### THE RECORDS ###

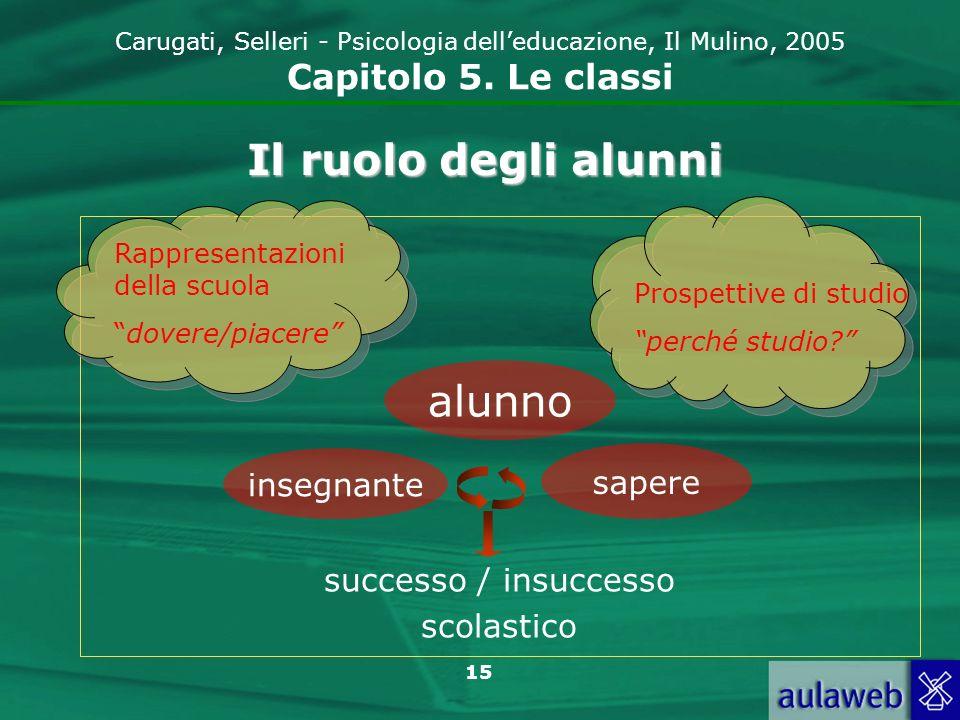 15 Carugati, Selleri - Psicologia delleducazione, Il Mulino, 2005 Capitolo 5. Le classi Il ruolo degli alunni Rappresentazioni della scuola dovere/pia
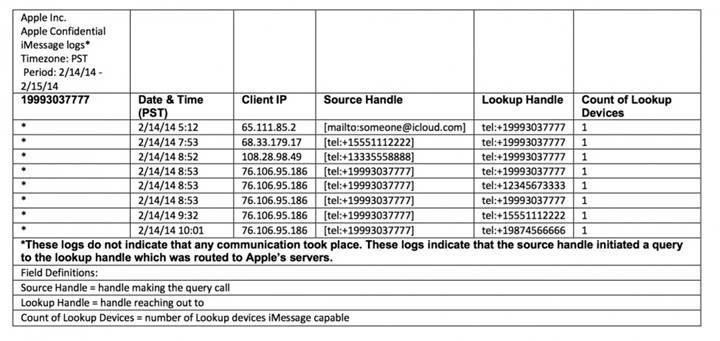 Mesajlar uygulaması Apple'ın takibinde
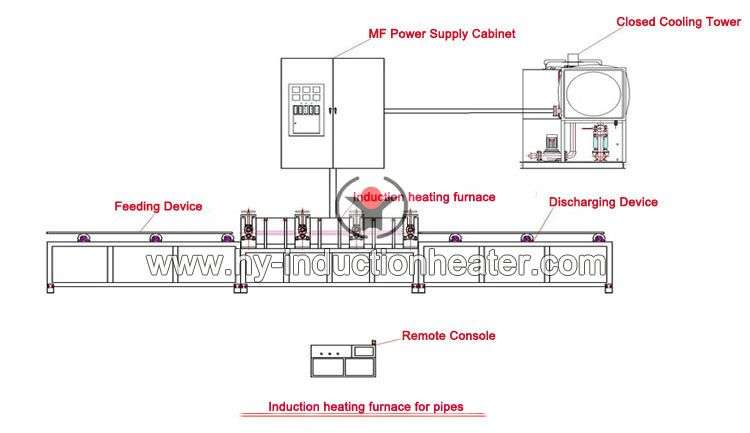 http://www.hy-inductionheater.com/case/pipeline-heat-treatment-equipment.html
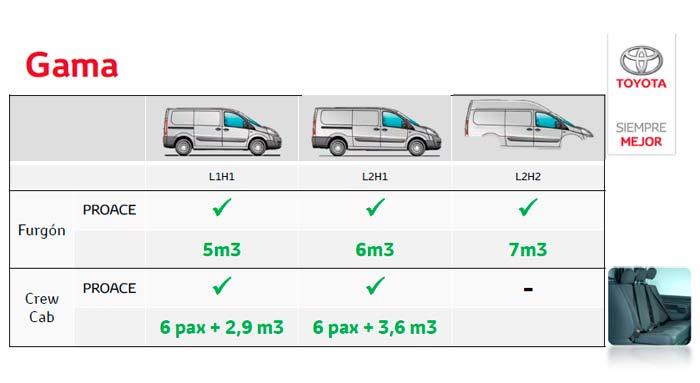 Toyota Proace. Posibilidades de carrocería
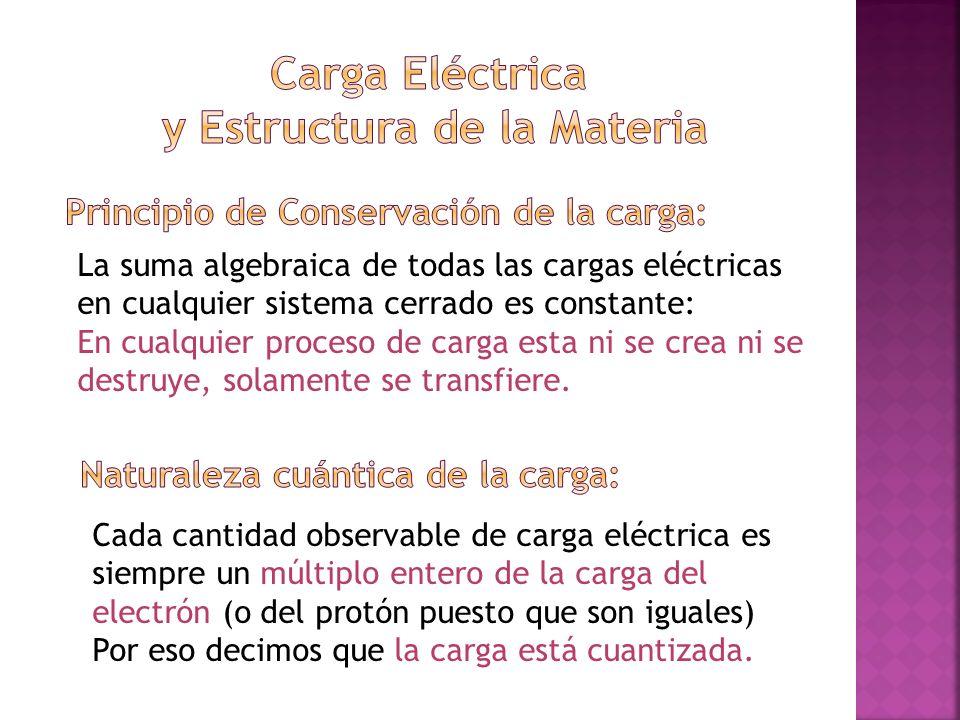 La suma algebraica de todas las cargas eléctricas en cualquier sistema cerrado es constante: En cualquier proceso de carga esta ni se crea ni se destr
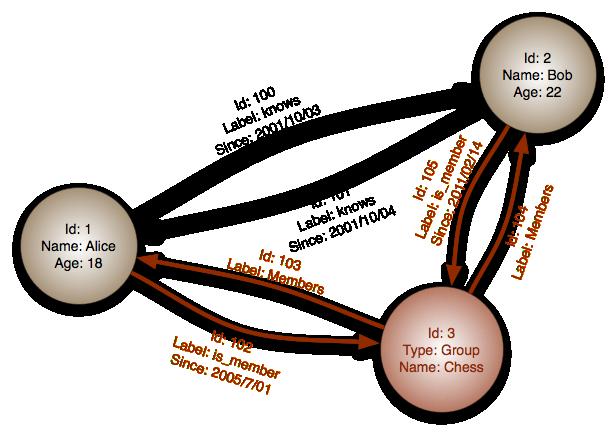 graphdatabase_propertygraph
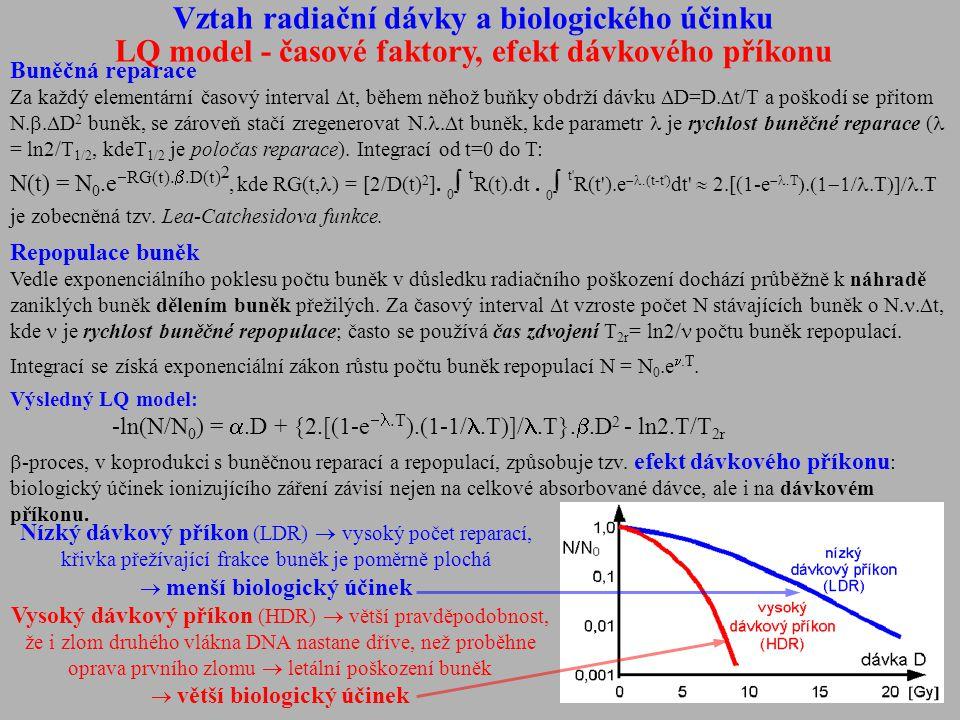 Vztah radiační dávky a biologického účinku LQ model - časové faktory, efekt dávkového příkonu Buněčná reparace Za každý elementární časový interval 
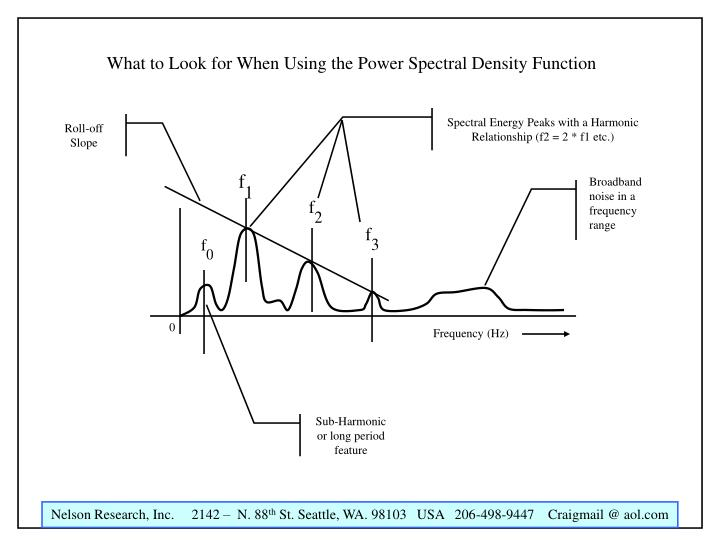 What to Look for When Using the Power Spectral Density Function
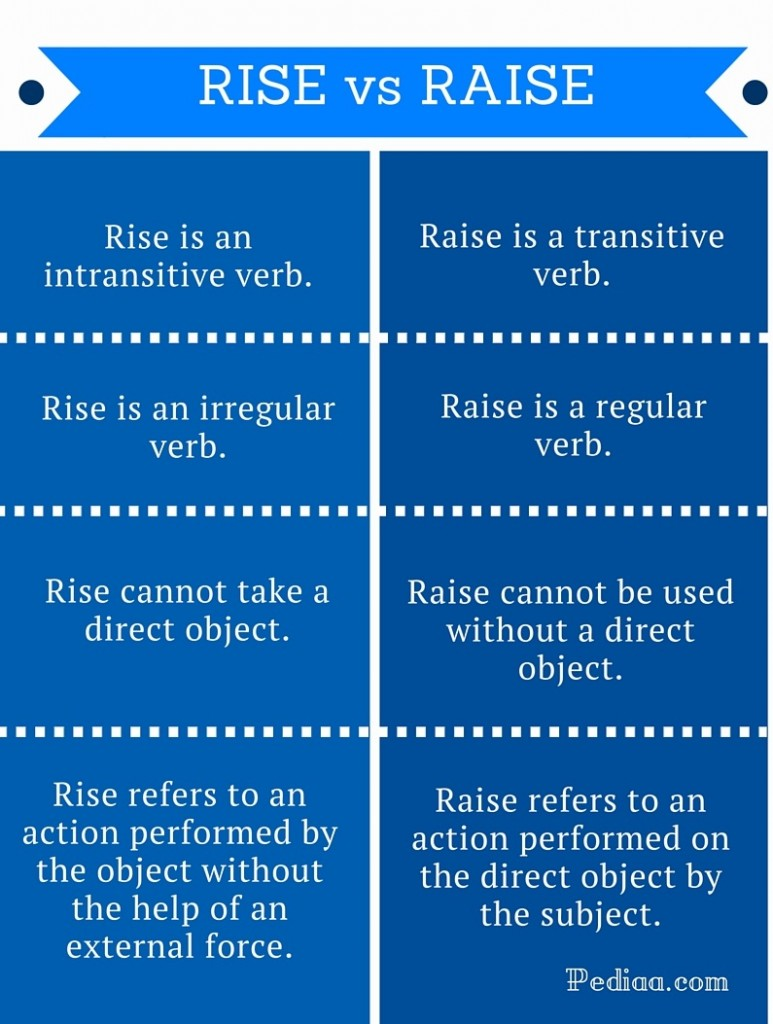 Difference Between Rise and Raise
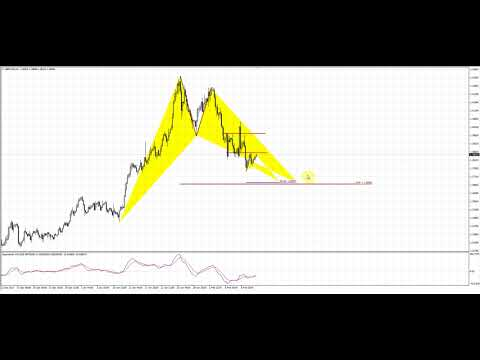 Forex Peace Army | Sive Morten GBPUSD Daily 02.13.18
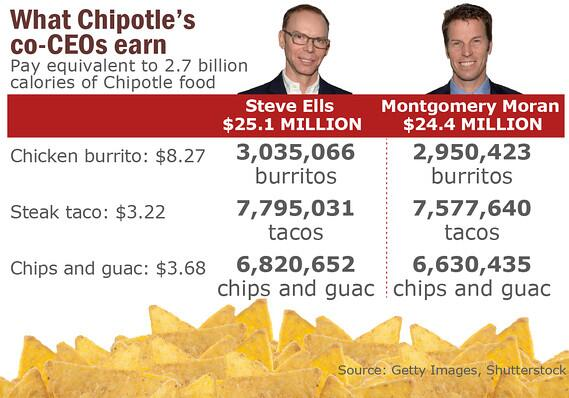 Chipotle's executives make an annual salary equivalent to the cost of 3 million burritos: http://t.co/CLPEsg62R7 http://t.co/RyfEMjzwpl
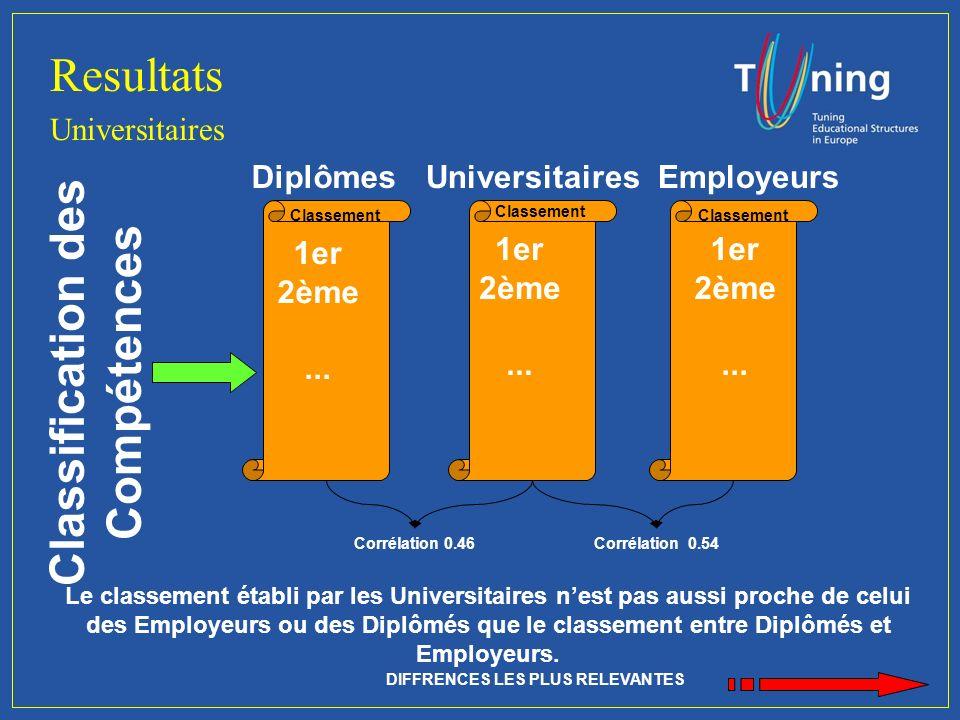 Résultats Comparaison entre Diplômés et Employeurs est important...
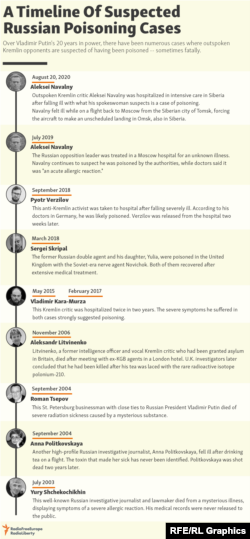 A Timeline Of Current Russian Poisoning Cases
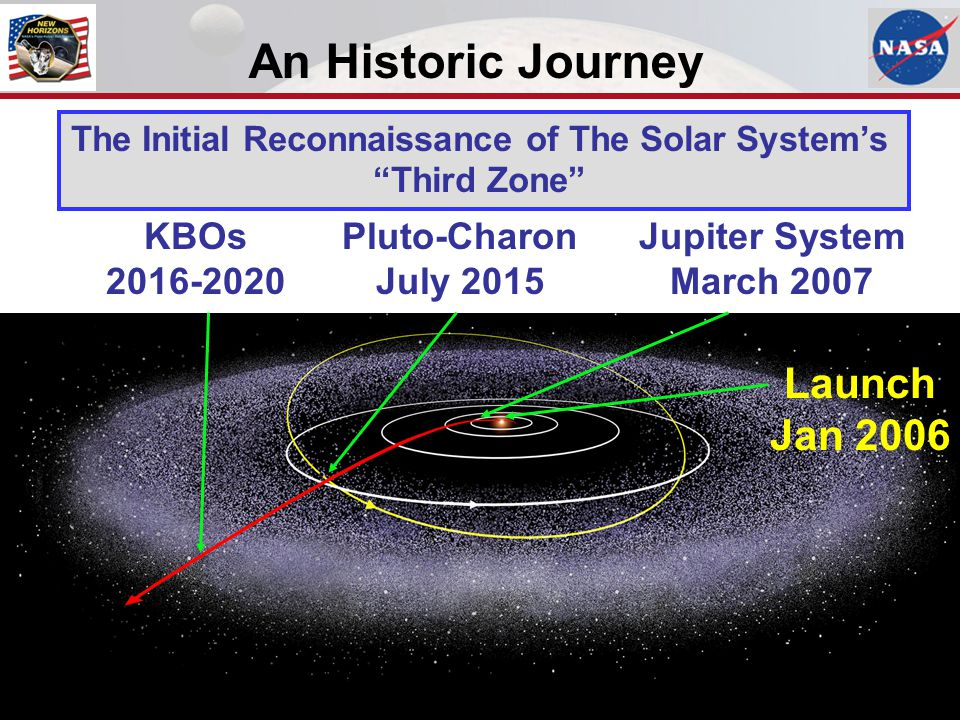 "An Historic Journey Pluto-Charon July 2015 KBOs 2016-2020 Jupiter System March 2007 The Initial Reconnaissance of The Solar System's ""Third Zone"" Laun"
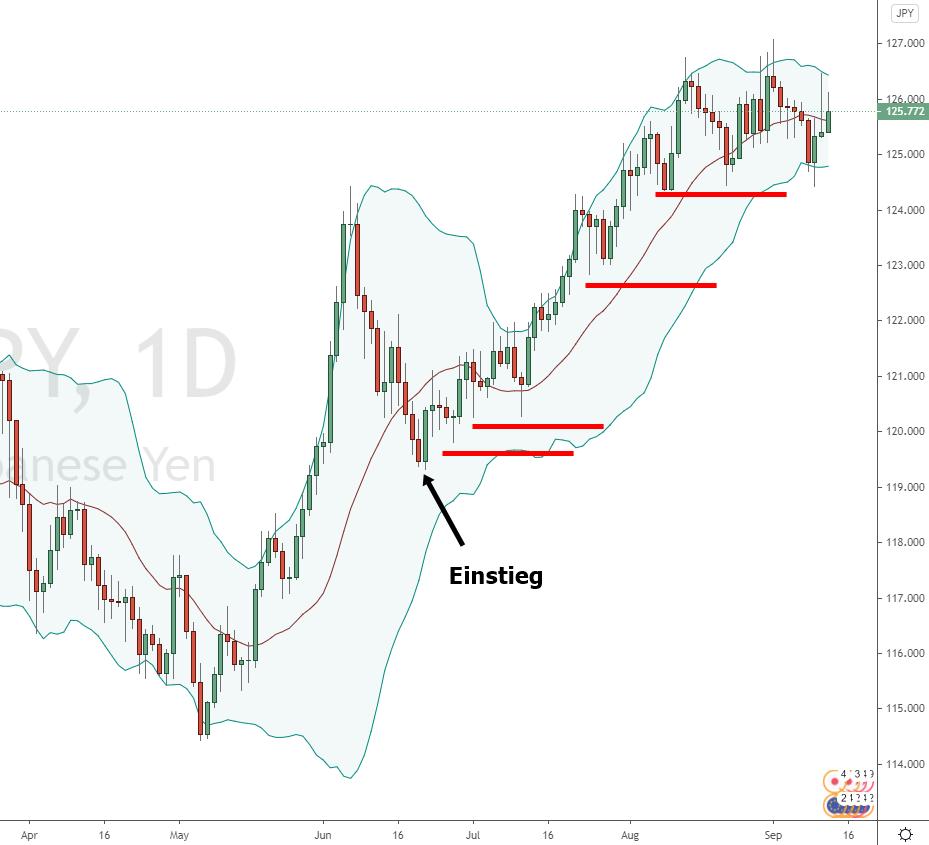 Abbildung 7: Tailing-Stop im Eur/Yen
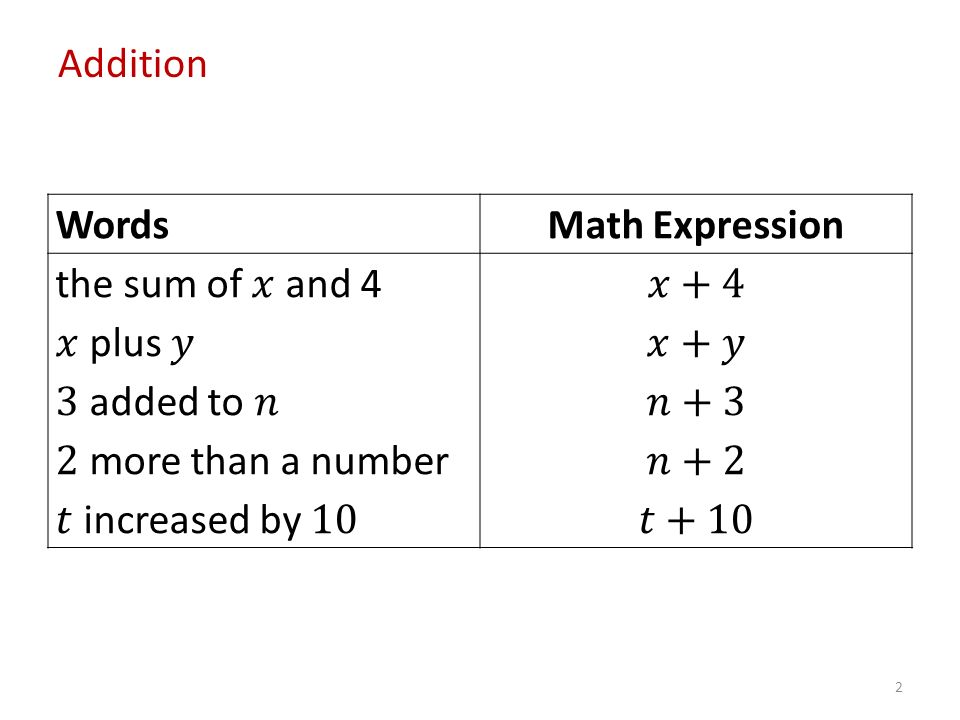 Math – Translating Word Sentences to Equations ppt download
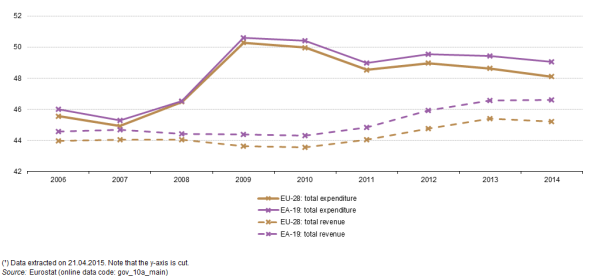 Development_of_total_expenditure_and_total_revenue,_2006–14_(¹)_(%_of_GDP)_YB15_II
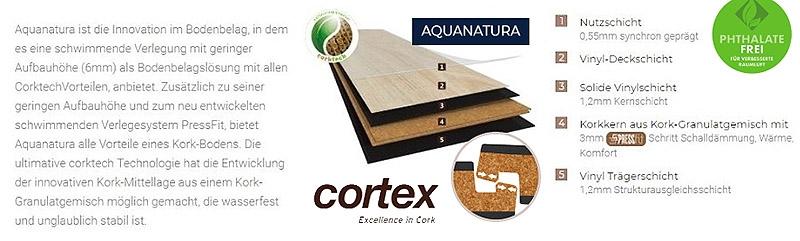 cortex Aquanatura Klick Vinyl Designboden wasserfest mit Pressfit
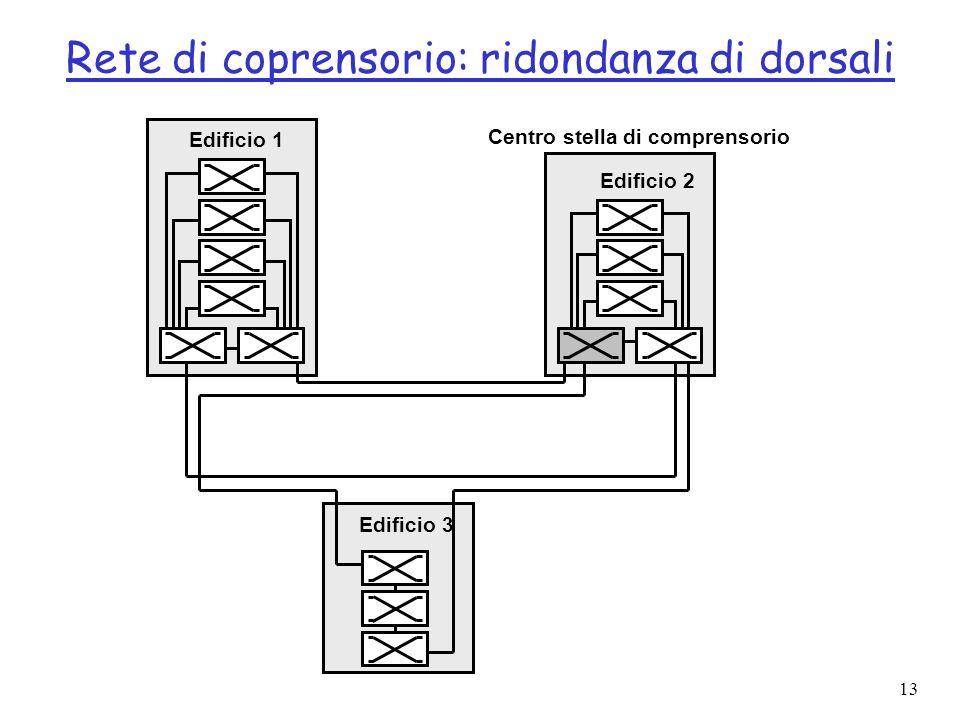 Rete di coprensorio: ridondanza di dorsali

###

§ WHAT YOU HAVE TO DO:
Go through the listing above and write it all out exactly, leaving out any picture.

§ ANSWER BOX:
 15 Carugati, Selleri - Psicologia delleducazione, Il Mulino, 2005 Capitolo 5. Le classi Il ruolo degli alunni Rappresentazioni della scuola dovere/pia
 Mesajlar uygulaması Apple'ın takibinde
 http://www.hy-inductionheater.com/case/pipeline-heat-treatment-equipment.html
 Toyota Proace. Posibilidades de carrocería
 La suma algebraica de todas las cargas eléctricas en cualquier sistema cerrado es constante: En cualquier proceso de carga esta ni se crea ni se destr
 graphdatabase_propertygraph
 Vztah radiační dávky a biologického účinku LQ model - časové faktory, efekt dávkového příkonu Buněčná reparace Za každý elementární časový interval 
 What to Look for When Using the Power Spectral Density Function
 Difference Between Rise and Raise
 Forex Peace Army | Sive Morten GBPUSD Daily 02.13.18
 Chipotle's executives make an annual salary equivalent to the cost of 3 million burritos: http://t.co/CLPEsg62R7 http://t.co/RyfEMjzwpl
 Résultats Comparaison entre Diplômés et Employeurs est important...
 A Timeline Of Current Russian Poisoning Cases
 "An Historic Journey Pluto-Charon July 2015 KBOs 2016-2020 Jupiter System March 2007 The Initial Reconnaissance of The Solar System's ""Third Zone"" Laun"
 Abbildung 7: Tailing-Stop im Eur/Yen
 Math – Translating Word Sentences to Equations ppt download
 Development_of_total_expenditure_and_total_revenue,_2006–14_(¹)_(%_of_GDP)_YB15_II
 cortex Aquanatura Klick Vinyl Designboden wasserfest mit Pressfit
 Rete di coprensorio: ridondanza di dorsali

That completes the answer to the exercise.